- _Tareas pendientes_
1: En los registros, reemplaza "the lens" por "the camera" desde la línea que contiene "From the perspective shown, what" hasta el final, sin alterar nada más. Entrega únicamente esas líneas.
2: Continúa el hilo del foro sobre el basculante fisurado de la Santa Cruz Bronson a partir del punto en que se detiene.

━━━ Página ━━━

# Consejos para garantia, reposicion o cambio SantaCruz



## armamora1 (Apr 9, 2014)

Hola buen dia, les escribo reocupadisimo para saber si alguien me puede orientar, tengo una Santa Cruz Bronson de carbón, en mi ultima rodada le pegue al basculante con una piedra y se fisuro






,(anexo foto) el cuadro lo compre en EUA en la tienda Bike Bling de California, yo estoy en la ciudad de Mexico, he mandado correos a Santa Cruz para solicitar información ya sea en garantía o que por lo menos me vendan todo el basculante para poder seguir usando mii bici y no he recibido respuesta alguna. ¿alguien sabra que tengo que hacer? ¿se puede reparar? ¿es recomendable reparar? no importa que me cueste, pero no contestan en Santa Cruz


----------



## foesfoesfxr (Feb 27, 2009)

Contact | Santa Cruz Bicycles

Tel: 831.459.7560 | Fax: 831.459.7561


----------



## the last biker (Oct 12, 2005)

Hola armamora1,

Mal golpe el que te diste pero así es esto del mtb .

━━━ Registros del ejercicio ━━━

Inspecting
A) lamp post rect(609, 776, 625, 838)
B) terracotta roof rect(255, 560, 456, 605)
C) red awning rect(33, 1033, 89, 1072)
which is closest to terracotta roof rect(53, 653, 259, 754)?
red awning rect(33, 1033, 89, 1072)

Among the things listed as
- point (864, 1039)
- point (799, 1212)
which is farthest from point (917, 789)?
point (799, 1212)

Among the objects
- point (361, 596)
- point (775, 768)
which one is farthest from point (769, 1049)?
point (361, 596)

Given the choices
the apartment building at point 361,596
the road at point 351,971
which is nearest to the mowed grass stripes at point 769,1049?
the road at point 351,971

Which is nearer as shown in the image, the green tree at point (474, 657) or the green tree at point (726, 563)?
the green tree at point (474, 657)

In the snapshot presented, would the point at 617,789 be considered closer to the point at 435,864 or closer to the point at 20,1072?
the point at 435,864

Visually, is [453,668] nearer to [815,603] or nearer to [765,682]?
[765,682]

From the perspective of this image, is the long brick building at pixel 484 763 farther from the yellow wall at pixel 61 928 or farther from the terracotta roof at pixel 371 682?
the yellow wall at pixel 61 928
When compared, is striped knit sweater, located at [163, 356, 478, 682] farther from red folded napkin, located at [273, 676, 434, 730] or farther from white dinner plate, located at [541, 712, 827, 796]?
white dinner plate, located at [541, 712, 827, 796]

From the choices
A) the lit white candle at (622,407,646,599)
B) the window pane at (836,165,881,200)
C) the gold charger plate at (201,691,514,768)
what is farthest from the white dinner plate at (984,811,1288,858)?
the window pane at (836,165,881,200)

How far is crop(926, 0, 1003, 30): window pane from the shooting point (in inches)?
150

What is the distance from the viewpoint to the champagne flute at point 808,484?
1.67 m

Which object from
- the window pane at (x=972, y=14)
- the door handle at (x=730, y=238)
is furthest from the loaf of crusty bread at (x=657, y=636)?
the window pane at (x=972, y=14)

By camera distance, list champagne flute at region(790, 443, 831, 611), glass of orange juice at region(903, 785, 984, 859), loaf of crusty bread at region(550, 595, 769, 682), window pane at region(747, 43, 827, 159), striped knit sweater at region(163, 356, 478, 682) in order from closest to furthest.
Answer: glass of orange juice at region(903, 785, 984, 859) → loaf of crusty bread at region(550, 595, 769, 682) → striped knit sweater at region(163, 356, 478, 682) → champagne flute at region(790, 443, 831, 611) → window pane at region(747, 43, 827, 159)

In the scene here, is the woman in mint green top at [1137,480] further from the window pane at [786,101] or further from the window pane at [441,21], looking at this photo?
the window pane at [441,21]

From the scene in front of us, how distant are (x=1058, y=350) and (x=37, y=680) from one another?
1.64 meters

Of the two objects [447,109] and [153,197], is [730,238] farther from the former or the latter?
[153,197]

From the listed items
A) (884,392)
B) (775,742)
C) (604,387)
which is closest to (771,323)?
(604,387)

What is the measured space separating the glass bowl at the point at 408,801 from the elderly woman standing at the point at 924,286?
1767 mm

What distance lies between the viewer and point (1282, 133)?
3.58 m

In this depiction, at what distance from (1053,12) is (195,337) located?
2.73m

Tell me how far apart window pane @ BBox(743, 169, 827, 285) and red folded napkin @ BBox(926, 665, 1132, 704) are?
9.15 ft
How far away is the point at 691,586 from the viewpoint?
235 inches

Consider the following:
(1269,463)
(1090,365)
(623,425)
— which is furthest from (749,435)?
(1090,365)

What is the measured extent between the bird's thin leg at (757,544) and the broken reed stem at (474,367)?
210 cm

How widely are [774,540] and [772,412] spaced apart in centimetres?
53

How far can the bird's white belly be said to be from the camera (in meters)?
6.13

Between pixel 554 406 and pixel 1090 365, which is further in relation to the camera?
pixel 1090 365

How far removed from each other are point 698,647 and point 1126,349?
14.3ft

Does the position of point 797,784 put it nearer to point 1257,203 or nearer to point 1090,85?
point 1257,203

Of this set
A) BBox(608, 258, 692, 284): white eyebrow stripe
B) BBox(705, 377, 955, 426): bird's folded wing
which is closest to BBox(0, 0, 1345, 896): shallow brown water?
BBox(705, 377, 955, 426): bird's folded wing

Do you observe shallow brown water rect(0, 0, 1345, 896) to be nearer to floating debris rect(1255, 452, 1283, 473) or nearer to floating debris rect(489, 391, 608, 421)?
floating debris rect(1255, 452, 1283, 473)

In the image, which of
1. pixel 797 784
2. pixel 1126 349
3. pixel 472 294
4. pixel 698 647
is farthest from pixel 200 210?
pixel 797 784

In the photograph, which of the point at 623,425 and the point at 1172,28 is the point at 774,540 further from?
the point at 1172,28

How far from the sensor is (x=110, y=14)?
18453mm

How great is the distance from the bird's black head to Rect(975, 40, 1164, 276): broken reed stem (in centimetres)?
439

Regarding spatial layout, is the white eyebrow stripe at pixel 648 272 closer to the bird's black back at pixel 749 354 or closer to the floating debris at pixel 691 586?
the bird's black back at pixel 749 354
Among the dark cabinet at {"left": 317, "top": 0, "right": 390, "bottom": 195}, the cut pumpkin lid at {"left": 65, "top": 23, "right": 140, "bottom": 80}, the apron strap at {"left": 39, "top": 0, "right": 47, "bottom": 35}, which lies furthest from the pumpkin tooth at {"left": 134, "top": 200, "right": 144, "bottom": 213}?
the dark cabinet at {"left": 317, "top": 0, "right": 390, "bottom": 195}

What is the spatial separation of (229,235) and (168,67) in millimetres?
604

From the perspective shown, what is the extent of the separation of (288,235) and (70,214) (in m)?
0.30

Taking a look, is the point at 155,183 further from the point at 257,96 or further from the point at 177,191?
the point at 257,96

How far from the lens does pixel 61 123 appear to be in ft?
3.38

━━━

- _Respuestas_
1:
From the perspective shown, what is the extent of the separation of (288,235) and (70,214) (in m)?
0.30

Taking a look, is the point at 155,183 further from the point at 257,96 or further from the point at 177,191?
the point at 257,96

How far from the camera does pixel 61 123 appear to be in ft?
3.38

2:
Hablando claramente este daño no te lo cubre ninguna garantía , sin embargo ....aquí viene lo bueno ; Santacruz si te puede vender todo el triángulo trasero si te apegas y les solicitas el mplan No-Fault Replacement , la ventaja es que tu eres el dueño original y tienes copia de tu compra ( recibo, ticket, factura etc ) y ademas te lo deben vender a un precio bastante accesible le calculo entre 350 a 500 usd. , como dices en tu post ya les enviaste correo pero no te han hecho caso , entonces lo que tienes que hacer es llamar por teléfono.

Si hay quien repara cuadros de fibra de carbono , pero la verdad quien sabe como queden y lo mas importante si siga siendo seguro , mejor de plano cambiar la pieza , ese piedrazo igual le hubiera puesto en toda la maraca a un seatstay de aluminio.

Saludos y suerte .
the last biker


----------



## armamora1 (Apr 9, 2014)

Gracias, voy a llamar, haber que me dicen con el plan que tu me comentas, les mantengo informados al tema.

saludos


----------



## the last biker (Oct 12, 2005)

Suerte con la llamada a SC

saludos
the last biker


----------



## armamora1 (Apr 9, 2014)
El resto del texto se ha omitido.